The Python ecosystem for beginners, part 2

Welcome to Part 2 of my post on the scientific Python ecosystem (Part 1 is here).   I will describe a few more of the most common and useful libraries that make up the typical Python scientific computing stack.   This is not an exhaustive list by any means, and new libraries are being continually developed by the open source community.

Matplotlib – high quality 2D and 3D plotting

Matplotlib_3d

Matplotlib is a plotting library that aims to make it easy to produce publication quality plots.  In typical Python style, Matplotlib code can be very succinct and yet yield complete, high-quality plots.  The library can generate many types of 2D graphs: regular plots, histograms, scatterplots, pie charts, statistical plots, and contour plots, to name a few.

Matplotlib is organized in a hierarchical manner that allows the user to quickly and easily create plots using high-level commands, while simultaneously allowing power users to delve into the object-oriented programming layer to control minute details of individual plots, should they choose to do so.
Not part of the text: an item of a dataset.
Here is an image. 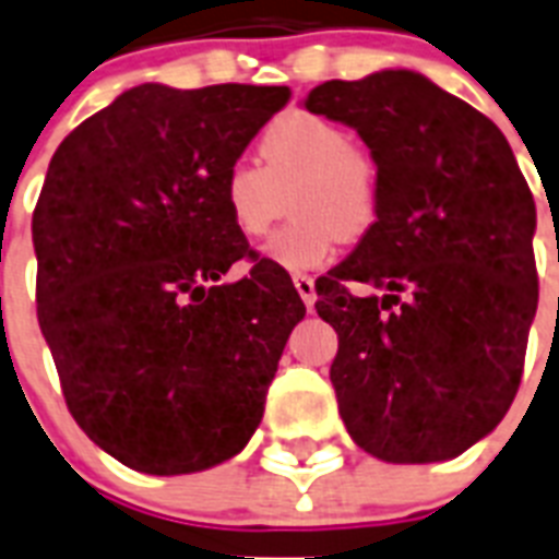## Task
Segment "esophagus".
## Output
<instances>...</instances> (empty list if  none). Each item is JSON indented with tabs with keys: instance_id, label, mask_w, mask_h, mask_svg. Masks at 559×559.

Traits – interactive class instances and GUI building

Traits is a powerful package that extends Python type attributes in interesting and useful ways.  For instance, python objects such as classes can have attribute “traits”  that allow for initialization (set an default value), notification (tell another part of the program that a value has changed) and visualization (respond to GUI inputs).   Although it is possible to achieve this using Python properties, Traits reduces a lot of the boilerplate code and streamlines the process.

Chaco – interactive 2D plotting

Chaco is a plotting application toolkit for building rich, interactive plots.   Chaco works with Traits to build object-oriented models of plots that can accept and react to inputs from the GUI.

Cython – speed up your code with C

The easiest way to think about Cython is to imagine it as a superset of the Python language.   That is, all of the normal Python language is there, along with additional commands that allow code that calls back and forth to C/C++ libraries seamlessly.  In Cython, you can also add static type declarations to python functions to get C-level speedups in computation.  Cython code is compiled into C code for execution.  Unlike weave, which allows inline C code but requires that the python code be re-compiled for C during every execution, Cython code is compiled only once (unless there are changes later) meaning that an end user does need to bother with recompiling to run the code as a standalone program.

Using Cython for numerical computation in Python, speedups of 2000X or more above the pure Python equivalent are not uncommon.

SciKit Learn – interactive machine learning

SciKit Learn is a machine-learning library for Python.  It is based on NumPy, SciPy and matplotlib.  There are many algorithms available for performing machine-learning tasks, falling into four main areas: classification, clustering, regression, and dimensionality reduction (principle component analysis).